Thursdays are the hardest class days.  We’ve been getting up early all week, working and doing homework and sometimes things fall apart on Thursdays.  My group was in pretty good form today though.  We made fish stock and prepped the ingredients to make lamb stock on Tuesday.

Jay and Joe going Cro-magnon on some frozen lamb bones.

It was pretty funny watching these two try to hack apart frozen lamb bones for our stock.  That pan that they’re in is cast iron and weighs about 50 pounds.  And there’s about 30 pounds of lamb bones in there.  If you’re keeping up, that’s 80 pounds and that translates into me not ever being able to pick that up.  That’s what these two Cro-magnons are for!  ha ha

Fish stock

A little tip for making fish stock: make sure you wear gloves when handling fish.  Otherwise your hands will stink like fish for longer than you want.  Also, cleaning out the steam kettle that the fish stock was made in doesn’t do anything for your hands either.  Oh well.  The life of a culinary student I suppose.

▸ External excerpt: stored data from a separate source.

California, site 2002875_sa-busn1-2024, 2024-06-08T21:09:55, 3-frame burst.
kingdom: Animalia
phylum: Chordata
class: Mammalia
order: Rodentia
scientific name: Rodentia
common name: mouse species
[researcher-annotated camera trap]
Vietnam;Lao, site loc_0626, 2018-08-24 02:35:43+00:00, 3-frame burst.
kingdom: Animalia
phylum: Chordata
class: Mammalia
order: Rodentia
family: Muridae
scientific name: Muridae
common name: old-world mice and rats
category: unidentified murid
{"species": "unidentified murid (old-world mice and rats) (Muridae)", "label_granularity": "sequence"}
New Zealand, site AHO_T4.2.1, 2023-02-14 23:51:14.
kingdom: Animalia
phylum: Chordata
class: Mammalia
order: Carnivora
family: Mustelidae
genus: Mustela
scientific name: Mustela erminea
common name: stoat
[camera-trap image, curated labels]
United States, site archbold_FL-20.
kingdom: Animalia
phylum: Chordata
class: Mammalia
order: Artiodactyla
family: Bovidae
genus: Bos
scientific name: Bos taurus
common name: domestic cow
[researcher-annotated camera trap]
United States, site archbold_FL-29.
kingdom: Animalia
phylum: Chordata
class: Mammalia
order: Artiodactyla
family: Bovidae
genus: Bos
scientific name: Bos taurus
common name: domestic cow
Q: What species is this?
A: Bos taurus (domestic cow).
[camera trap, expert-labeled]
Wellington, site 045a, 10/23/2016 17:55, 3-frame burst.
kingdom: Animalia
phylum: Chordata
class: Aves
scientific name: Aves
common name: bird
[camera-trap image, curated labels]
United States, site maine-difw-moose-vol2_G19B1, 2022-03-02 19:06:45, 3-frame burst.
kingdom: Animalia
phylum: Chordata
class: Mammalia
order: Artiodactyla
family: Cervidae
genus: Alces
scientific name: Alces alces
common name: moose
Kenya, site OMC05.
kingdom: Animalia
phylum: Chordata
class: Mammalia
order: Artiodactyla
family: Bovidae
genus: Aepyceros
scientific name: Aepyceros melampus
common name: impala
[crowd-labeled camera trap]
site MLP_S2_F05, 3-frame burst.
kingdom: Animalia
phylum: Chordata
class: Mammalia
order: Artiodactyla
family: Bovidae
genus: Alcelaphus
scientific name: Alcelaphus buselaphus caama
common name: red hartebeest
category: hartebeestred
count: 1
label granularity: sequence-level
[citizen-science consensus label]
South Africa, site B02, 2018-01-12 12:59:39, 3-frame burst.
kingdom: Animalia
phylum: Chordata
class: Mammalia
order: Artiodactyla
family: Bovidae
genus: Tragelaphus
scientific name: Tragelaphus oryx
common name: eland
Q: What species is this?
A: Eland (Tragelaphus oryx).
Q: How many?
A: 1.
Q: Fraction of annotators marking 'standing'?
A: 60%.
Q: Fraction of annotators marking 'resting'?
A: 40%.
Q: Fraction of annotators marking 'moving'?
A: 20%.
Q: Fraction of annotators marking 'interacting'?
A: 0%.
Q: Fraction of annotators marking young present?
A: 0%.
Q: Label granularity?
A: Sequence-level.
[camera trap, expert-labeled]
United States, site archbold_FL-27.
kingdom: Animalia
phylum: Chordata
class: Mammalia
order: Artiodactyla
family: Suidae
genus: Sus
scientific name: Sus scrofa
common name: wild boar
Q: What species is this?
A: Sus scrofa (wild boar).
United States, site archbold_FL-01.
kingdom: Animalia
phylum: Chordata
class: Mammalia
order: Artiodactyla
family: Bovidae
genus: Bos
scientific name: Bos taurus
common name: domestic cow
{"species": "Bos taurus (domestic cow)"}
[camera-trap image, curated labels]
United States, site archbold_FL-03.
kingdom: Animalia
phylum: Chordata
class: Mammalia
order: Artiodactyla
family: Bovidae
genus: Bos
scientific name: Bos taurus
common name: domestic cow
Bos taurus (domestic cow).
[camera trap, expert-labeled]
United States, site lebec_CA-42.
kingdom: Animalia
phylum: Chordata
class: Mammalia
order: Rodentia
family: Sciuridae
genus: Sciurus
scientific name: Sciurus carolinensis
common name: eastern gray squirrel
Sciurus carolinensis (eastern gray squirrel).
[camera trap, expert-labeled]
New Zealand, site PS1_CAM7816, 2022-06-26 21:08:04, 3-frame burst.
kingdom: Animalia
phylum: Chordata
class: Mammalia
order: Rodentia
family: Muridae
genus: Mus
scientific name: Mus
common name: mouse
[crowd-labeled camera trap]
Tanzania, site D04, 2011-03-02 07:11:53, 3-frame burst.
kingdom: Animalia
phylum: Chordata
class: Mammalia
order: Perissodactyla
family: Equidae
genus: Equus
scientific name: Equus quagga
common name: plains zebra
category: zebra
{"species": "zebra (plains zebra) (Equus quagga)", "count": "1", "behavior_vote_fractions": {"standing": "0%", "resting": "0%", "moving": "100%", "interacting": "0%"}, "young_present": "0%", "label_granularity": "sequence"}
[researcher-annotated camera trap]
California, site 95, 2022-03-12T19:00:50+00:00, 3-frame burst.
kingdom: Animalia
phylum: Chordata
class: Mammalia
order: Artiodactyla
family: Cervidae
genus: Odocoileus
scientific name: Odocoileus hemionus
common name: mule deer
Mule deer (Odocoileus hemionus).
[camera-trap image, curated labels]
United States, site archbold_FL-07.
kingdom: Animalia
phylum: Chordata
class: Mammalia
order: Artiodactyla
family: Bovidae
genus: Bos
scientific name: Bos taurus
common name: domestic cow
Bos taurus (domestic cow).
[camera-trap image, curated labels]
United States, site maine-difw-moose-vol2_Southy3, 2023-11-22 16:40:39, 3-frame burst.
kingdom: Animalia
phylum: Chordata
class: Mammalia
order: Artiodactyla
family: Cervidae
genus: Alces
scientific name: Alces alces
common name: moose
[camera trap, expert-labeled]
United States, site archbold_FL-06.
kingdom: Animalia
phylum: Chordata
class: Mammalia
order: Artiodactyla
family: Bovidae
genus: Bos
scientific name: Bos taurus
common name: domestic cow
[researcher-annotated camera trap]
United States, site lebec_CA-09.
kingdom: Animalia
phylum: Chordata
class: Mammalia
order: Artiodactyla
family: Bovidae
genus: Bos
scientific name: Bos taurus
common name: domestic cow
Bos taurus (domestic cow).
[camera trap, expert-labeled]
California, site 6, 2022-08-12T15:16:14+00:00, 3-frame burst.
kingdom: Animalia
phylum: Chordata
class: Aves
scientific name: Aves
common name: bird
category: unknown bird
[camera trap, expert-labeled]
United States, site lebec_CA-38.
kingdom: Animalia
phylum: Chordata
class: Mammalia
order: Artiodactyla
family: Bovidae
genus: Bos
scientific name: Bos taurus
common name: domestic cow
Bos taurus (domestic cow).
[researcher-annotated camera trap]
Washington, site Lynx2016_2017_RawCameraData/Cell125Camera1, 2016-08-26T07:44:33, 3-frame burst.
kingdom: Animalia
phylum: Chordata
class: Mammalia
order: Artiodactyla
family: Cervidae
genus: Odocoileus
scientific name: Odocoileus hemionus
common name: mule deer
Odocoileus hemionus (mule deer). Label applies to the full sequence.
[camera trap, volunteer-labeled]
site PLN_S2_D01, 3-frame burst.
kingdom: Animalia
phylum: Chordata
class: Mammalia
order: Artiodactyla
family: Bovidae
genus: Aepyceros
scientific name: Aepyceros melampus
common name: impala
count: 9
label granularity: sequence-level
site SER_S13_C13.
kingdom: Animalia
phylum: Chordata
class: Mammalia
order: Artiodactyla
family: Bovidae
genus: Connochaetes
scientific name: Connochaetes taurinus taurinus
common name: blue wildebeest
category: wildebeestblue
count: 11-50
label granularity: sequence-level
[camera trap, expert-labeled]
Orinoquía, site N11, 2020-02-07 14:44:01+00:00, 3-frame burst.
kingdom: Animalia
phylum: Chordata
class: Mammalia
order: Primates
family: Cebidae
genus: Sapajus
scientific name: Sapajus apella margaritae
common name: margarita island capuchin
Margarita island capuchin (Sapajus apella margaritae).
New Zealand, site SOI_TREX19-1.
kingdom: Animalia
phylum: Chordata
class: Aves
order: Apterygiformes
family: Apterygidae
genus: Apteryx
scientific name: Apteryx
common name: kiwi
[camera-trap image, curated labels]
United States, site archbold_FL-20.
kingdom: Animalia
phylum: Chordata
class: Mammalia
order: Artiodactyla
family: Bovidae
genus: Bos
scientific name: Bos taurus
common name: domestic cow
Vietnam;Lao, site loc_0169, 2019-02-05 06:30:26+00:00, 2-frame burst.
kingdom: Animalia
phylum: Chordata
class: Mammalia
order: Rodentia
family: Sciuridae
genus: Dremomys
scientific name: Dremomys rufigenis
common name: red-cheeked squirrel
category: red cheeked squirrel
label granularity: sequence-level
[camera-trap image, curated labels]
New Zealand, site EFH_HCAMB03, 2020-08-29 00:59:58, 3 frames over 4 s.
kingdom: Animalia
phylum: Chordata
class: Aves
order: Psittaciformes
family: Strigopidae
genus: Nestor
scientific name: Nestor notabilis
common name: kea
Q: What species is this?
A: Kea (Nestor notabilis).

Brown beef stock from yesterday

White chicken stock from yesterday

All we’ve done these two days is make mass quantities of stock and learn the fine details of stock.  Stock is basically four components mire poix, bones, boquet garni, and liquid.  A boquet garni is the herbs that flavor a stock: parsley, bay leaves, peppercorns, and thyme.  An interesting thing I learned is that stock is never salted.  It reduces to much that if salt was added to it, it would really concentrate the flavor of salt and become too salty.  Also, stock is always started with cold water so that the stock will be more clear.  Hot water has a higher mineral content in it from it’s hot water heater deposits.  My group also made a minestrone soup, which I always assumed was vegetarian, but ours was made with a ham hock and bacon.  I thought that having both of these meats was a little bit of over kill but what I’ve learned about school is that there could never be enough butter or bacon in the culinary building.  The soup turned out pretty well though, despite the over load of meat.  It was a pretty good day at school today.  I like stocks, soups and sauces so far.  Every day starts with chopping a huge pile of carrots, onions and celery, the mire a poix for the day.

I had the lovely pleasure of going to Southern Sun and eating with four of my very favorite girls tonight.  I had the special wrap that had beer battered tempeh, goat cheese, pistachios, grape fruit, and beets.  Delish!  I need to learn how to beer batter tempeh, this was so, so good!  I also had a blackberry wheat beer, which I get nearly every time I go there.  Sometimes I branch out and get the Anapurna Amber, but I always go back to the blackberry wheat.  The combination of blackberries in wheat beer is quite tasty.

I am throughly glad the weekend is almost here!  Be well & happy eating!